**Text segment**
....

This has been a week of moments.  I usually like to try and keep my life at a constant hum (not roar, not anymore) of content.

This week was so full and so vibrant I can actually feel it fading in my brain.  It’s like watching cream swirl into a new cup of coffee: the swirls at first are so distinct, perfect little spirals, that fade and blend into a solid tone of goodness.

**

The neighbors are watching TV with the windows open.  I can just make out the muffled tone of the news over the thumping grind of the dryer and the soft dissonance of the rain.  There are tires squealing, people in such a hurry, and the feel of my phone.  I want to stop and take a breath, to breathe in the rich dark smells of the earth and laundry.

**

He wants to marry me.  He grins wide and sparkly, like a toothpaste commercial that’s mine.  He smells like home and feels like a warm bed I never want to leave.  He makes faces at the freckled boy waving skinny arms in delight as the Lightning score the winning goal.  It was his birthday yesterday and he kissed me awake.  We decimate two pounds of crab, flinging bits of juice and succulent meat about the table in our frenzy.  His fingers are slick and I can’t look away from my intent claw cracking to file his face away at that moment, just his fingers.  It’s really good crab.

....

**Stored data**
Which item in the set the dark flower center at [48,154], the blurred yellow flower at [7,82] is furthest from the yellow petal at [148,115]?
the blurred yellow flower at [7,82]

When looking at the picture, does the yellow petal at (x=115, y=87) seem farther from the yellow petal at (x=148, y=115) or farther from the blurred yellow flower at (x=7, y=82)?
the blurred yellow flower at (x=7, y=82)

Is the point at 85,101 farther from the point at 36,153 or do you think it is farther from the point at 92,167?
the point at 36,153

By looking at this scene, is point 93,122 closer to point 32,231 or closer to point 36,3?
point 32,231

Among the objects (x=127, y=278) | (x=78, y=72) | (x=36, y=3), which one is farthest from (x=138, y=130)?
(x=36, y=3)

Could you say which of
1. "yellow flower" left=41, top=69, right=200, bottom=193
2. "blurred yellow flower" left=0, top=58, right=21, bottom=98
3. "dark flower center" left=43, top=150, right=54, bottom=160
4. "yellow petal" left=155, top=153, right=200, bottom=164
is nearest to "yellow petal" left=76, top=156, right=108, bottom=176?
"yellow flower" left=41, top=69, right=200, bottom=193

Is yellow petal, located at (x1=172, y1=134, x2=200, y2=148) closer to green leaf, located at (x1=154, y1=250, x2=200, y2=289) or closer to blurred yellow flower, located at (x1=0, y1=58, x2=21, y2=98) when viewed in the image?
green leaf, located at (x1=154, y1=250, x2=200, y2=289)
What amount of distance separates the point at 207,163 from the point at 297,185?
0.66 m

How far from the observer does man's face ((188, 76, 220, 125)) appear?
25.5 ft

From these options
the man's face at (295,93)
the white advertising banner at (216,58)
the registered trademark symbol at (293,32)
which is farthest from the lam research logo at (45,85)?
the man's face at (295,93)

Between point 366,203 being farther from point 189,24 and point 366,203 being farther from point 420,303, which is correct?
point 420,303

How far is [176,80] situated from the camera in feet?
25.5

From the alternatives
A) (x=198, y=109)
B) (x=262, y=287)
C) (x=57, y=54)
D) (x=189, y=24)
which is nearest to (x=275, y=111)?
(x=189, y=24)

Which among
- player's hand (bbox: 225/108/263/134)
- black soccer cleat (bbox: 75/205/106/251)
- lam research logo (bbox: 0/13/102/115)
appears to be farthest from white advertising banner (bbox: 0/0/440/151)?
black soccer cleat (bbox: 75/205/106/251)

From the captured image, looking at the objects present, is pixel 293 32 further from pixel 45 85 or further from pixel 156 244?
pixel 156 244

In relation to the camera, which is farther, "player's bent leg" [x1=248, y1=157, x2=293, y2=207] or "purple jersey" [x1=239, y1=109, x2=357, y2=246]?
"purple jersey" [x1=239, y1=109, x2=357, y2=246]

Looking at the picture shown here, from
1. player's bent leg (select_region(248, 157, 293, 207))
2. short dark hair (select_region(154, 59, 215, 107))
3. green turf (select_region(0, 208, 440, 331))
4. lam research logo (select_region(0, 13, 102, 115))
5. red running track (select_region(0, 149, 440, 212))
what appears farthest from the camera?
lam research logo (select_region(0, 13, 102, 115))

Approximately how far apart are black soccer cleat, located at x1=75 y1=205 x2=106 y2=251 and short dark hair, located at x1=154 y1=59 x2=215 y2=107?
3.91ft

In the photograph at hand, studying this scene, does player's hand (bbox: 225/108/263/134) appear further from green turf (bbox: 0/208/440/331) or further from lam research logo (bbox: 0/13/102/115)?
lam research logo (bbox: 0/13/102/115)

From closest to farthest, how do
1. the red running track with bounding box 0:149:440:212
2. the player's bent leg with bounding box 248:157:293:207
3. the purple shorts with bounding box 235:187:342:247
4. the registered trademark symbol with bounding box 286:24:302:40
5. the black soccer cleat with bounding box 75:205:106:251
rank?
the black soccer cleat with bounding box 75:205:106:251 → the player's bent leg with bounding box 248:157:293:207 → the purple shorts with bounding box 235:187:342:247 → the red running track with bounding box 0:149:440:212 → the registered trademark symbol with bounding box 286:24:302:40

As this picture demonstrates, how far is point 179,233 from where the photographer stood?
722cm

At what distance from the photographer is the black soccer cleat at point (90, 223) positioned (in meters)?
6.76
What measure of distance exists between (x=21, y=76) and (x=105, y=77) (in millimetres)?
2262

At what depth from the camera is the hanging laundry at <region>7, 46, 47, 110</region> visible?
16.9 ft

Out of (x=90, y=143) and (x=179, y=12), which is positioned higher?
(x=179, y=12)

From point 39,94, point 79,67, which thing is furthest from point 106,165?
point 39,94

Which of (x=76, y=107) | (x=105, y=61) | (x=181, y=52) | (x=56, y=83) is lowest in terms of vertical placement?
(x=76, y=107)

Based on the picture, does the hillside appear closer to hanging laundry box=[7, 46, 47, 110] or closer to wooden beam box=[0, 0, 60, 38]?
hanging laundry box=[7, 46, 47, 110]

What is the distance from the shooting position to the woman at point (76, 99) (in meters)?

....

**Exercise task A**
From the entry about a week of moments, list the sounds the writer hears while the neighbors watch TV with the windows open.
**Exercise task B**
Reproduce word for word the part of the entry about a week of moments that opens with the words containing "This week was" and closes with "tone of goodness.".

**Exercise result A**
- The muffled tone of the news
- The thumping grind of the dryer
- The soft dissonance of the rain
- Tires squealing

**Exercise result B**
This week was so full and so vibrant I can actually feel it fading in my brain.  It’s like watching cream swirl into a new cup of coffee: the swirls at first are so distinct, perfect little spirals, that fade and blend into a solid tone of goodness.